In his student days, Pilgrim had read widely about the history of the region. Now that he was bishop, he naturally began inquiring into the history of his see (seat of authority). But where he’d hoped to find evidence of a great and exalted past, he discovered little more than scraps: a brace of privileges in the names of earlier monarchs; a few transaction notices; and a copy of the Life of the fifth-century saint Severin. But just when Pilgrim was about to abandon hope, his attention was drawn to a fleeting reference in the latter work to a bishop (or rather, pontiff) of Lorch called Constantius.
Lorch, in modern Upper Austria, lay within Pilgrim’s diocese. And the Life of Severin suggested that there had been a bishopric here in the fifth century, long before the foundation of Passau or Salzburg. That Lorch had been an important centre was borne out by physical remains of settlement, including antique walls and church buildings – remains Pilgrim knew first hand. Most tantalising of all, the Latin term used to designate this Constantius, pontifex (pontiff), was an ambiguous one, equally applicable to a bishop, an archbishop or even a pope. In Pilgrim’s eyes, Constantius soon became not a lowly bishop, but an archbishop charged with oversight of all Noricum (as the region was then known). Moreover, Pilgrim became convinced that Passau was the lineal descendent of this earlier archbishopric of Lorch – and thus rightfully an archbishopric of its own.
An aside in a saint’s Life and a few physical remains may seem a rather slender basis on which to build such wide-ranging speculation. But this was all that Pilgrim had. And it was, in any case, hardly less plausible than most other versions of local history. Yet if Pilgrim’s claims were going to be taken seriously, he would certainly need more to show for himself than ancient rubble and learned speculation.
It was in this context that Pilgrim set to work on one of the most imaginative and elaborate forgery complexes of Austrian and Bavarian history. At its heart lies a set of false papal privileges (or bulls, as documents carrying the papal seal are known), granting and confirming archiepiscopal rights to Lorch from the fifth century onwards. The central claim is that Lorch had been an archbishopric, but that this status was lost – stolen by neighbouring Salzburg – when the see was forced to relocate up the Danube river to Passau, on account of political instability. The hope was evidently to have Passau restored to its “rightful” position.
Alongside the bulls, Pilgrim also forged a number of documents in the names of earlier monarchs. Most of these concern local lands and ecclesiastical rights. But one, in the name of the late ninth-century emperor Arnulf of Carinthia, speaks of how an earlier archbishop of Lorch had been forced to relocate to Passau, losing this status in the process – precisely the scenario envisaged by the bulls. Fortunately for us, this document survives in its original format (the bulls are only preserved in later copies made in the 12th century). From this, we can see that it was written in a hand of the later 10th century, and not the late ninth. What is more, we can identify the script as that of Pilgrim himself, who was also responsible for a number of authentic privileges for Passau in the 970s. It is this document that allows us to identify bishop with master forger.

### Recorded data
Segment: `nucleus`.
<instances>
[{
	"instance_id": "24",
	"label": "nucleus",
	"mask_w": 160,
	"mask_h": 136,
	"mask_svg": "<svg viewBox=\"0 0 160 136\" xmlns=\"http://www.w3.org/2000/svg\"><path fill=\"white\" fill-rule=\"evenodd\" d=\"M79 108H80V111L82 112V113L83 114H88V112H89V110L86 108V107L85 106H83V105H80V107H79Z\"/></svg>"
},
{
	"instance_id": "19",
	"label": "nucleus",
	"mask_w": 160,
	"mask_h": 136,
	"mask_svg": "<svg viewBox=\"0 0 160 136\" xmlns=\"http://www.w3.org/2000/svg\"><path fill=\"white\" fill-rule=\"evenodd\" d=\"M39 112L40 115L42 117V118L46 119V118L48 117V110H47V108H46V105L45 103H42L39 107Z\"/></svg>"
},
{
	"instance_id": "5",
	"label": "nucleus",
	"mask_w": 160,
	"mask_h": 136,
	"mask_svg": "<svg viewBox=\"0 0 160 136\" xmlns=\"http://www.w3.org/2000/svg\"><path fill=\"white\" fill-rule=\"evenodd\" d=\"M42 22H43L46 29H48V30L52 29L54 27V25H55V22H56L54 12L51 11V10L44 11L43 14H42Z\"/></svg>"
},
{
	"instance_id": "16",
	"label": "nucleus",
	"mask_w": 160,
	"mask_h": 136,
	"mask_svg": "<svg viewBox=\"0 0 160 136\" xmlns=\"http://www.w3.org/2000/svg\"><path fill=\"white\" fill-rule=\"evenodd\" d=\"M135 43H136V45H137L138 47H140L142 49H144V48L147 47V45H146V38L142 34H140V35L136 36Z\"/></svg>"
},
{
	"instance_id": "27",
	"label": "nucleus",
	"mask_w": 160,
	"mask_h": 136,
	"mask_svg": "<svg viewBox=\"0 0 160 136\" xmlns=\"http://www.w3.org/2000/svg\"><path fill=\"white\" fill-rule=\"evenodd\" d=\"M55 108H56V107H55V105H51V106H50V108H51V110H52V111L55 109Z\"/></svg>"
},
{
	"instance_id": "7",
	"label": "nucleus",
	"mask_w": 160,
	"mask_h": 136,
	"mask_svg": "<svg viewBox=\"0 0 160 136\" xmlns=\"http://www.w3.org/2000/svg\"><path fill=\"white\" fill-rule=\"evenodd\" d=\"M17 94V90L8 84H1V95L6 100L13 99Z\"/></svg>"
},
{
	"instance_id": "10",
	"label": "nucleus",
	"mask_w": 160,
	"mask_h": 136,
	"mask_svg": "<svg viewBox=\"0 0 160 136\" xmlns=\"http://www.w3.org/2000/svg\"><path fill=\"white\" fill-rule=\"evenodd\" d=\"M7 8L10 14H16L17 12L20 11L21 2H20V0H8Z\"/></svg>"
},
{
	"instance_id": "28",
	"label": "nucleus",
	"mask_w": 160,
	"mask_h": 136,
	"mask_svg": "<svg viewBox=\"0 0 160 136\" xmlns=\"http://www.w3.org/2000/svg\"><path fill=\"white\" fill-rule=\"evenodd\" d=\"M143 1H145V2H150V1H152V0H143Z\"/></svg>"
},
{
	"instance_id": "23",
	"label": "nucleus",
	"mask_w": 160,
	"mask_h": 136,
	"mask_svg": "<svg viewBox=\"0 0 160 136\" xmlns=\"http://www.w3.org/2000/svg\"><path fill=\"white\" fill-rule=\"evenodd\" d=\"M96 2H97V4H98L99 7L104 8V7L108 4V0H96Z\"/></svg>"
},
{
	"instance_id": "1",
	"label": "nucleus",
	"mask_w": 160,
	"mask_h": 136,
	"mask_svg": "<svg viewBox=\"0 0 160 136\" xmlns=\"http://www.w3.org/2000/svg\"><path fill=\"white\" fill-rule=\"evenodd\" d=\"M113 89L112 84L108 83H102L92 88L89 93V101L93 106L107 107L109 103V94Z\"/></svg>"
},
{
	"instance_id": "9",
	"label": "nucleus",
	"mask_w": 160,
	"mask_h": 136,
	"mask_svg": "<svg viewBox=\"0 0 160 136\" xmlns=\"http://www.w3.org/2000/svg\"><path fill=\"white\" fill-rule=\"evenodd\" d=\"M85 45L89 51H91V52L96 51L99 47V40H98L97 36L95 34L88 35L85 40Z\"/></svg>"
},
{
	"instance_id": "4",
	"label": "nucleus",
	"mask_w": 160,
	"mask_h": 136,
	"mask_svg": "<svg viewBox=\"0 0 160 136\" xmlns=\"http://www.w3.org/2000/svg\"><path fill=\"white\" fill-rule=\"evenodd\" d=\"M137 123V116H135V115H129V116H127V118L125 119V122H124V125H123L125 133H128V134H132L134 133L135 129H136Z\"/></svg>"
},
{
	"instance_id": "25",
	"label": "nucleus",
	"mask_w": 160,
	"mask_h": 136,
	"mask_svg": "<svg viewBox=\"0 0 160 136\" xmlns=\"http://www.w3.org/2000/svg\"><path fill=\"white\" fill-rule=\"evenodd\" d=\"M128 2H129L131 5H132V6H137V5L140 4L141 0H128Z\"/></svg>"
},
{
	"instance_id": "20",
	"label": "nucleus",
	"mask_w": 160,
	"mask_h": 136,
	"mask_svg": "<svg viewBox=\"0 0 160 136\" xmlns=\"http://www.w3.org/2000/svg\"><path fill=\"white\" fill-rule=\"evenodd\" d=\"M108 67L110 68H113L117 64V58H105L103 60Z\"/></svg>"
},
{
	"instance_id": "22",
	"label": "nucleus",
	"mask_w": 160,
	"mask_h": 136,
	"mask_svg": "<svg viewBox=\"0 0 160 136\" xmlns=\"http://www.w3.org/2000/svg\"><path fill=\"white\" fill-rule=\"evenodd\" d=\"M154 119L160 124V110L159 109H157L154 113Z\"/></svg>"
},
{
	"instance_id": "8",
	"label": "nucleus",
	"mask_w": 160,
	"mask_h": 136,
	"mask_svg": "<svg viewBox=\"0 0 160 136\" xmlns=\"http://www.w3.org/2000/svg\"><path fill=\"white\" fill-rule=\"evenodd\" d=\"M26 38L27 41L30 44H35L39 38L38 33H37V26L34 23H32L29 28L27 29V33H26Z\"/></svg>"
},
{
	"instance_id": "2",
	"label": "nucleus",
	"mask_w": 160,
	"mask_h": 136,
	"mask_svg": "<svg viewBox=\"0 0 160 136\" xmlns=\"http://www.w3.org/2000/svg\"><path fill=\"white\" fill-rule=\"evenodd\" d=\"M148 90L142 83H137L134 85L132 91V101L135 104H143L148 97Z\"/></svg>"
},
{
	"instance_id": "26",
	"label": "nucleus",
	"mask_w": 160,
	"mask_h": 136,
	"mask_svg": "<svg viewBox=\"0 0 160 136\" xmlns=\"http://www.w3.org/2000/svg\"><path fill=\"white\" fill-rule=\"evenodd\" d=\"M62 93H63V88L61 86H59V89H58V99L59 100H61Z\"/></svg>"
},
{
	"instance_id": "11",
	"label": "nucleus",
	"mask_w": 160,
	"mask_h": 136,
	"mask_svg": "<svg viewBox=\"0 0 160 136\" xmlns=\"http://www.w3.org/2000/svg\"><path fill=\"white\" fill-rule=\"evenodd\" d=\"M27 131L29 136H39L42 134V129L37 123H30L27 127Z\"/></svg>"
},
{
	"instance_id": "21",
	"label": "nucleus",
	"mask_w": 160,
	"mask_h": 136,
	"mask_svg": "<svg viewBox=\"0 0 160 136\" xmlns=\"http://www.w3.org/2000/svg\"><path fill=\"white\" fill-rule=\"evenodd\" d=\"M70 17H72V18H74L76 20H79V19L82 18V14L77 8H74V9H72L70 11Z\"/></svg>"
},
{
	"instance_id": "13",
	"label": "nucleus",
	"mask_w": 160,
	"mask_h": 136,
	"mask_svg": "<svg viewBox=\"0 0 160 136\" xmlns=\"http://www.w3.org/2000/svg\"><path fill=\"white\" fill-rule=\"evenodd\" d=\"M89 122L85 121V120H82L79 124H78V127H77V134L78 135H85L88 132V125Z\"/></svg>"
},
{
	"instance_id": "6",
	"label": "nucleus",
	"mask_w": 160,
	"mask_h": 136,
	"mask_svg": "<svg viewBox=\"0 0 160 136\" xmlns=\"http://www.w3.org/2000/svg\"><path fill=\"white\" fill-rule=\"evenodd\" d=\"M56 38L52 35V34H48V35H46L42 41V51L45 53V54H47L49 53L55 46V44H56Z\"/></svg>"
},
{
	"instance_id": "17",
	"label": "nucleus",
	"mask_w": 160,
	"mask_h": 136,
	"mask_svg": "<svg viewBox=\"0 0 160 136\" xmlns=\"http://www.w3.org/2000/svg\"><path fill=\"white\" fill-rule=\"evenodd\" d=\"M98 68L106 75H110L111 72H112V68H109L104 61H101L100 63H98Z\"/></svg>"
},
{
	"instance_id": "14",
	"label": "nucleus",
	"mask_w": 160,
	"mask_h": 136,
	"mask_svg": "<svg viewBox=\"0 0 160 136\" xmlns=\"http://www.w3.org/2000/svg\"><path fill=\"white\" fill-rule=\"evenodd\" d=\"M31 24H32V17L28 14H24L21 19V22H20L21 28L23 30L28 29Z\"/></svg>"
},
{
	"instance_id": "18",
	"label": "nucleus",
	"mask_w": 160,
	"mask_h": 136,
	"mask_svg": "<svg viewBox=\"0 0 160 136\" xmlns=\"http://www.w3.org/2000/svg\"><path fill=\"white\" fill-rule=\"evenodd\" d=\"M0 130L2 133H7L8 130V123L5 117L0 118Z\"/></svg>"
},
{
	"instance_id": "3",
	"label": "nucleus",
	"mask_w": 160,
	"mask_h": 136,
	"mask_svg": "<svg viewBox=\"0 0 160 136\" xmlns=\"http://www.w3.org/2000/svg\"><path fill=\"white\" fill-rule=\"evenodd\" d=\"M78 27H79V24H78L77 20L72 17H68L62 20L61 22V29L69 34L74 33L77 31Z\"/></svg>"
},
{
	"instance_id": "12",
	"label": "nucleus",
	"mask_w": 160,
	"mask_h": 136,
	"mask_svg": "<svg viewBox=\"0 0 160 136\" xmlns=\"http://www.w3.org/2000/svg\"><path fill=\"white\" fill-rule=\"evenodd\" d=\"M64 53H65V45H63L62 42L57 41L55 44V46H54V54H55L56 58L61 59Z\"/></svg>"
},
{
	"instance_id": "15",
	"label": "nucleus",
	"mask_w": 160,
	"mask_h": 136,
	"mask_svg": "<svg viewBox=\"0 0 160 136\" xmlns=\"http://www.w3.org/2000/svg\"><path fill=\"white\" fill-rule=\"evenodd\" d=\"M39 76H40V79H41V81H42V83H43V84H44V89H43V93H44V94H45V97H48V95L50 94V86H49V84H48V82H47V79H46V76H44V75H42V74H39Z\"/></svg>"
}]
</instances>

### Exercise
Extend the passage on Bishop Pilgrim and his Lorch forgeries, starting right after its final sentence.

### Answer to this task
World of deception
What was the purpose of these texts? It was once thought that Pilgrim planned to present them to the pope, in order to facilitate the “restoration” of Passau to archiepiscopal status. More recently, historians have preferred to identify Pilgrim’s audience at the imperial court, albeit with similar motives. Neither scenario seems particularly likely, however. Papal documents of the period were written on papyrus, a material vanishingly rare north of the Alps, and in a distinctive (and highly technical) script, which was little known outside Rome. It’s therefore most improbable that Pilgrim’s bulls would have looked the part. Given this, it seems more likely that Pilgrim had local audiences in mind: the cathedral canons at Passau, and perhaps also their haughty neighbours at Salzburg. Here such shortcomings might more easily pass unnoticed.
It simply wouldn’t do to have Passau’s past shrouded in mystery. It had to be revealed; or if not, it would have to be invented
Pilgrim would doubtless have loved to have become archbishop. But he must have known that it was always a long shot – and there is no sign that he made a serious bid for elevation. The real aim of his forgeries was to provide a suitably glorious history for Passau, one that could be placed alongside that of Salzburg. This is revealed by Pilgrim’s choice of sources. All of his bogus bulls are modelled on earlier Salzburg texts; the same is true of his false royal privileges. Pilgrim wanted for Passau everything he had seen at Salzburg.
This is not to say that Pilgrim’s forgeries were an entirely innocent exercise. They certainly were an attempt to deceive. But they were an attempt to do so in a world in which deception was increasingly common. In fact, Pilgrim’s uncle, Frederick, had commissioned a number of forgeries in favour of Salzburg. Here, too, the bishop of Passau was learning lessons from his neighbours.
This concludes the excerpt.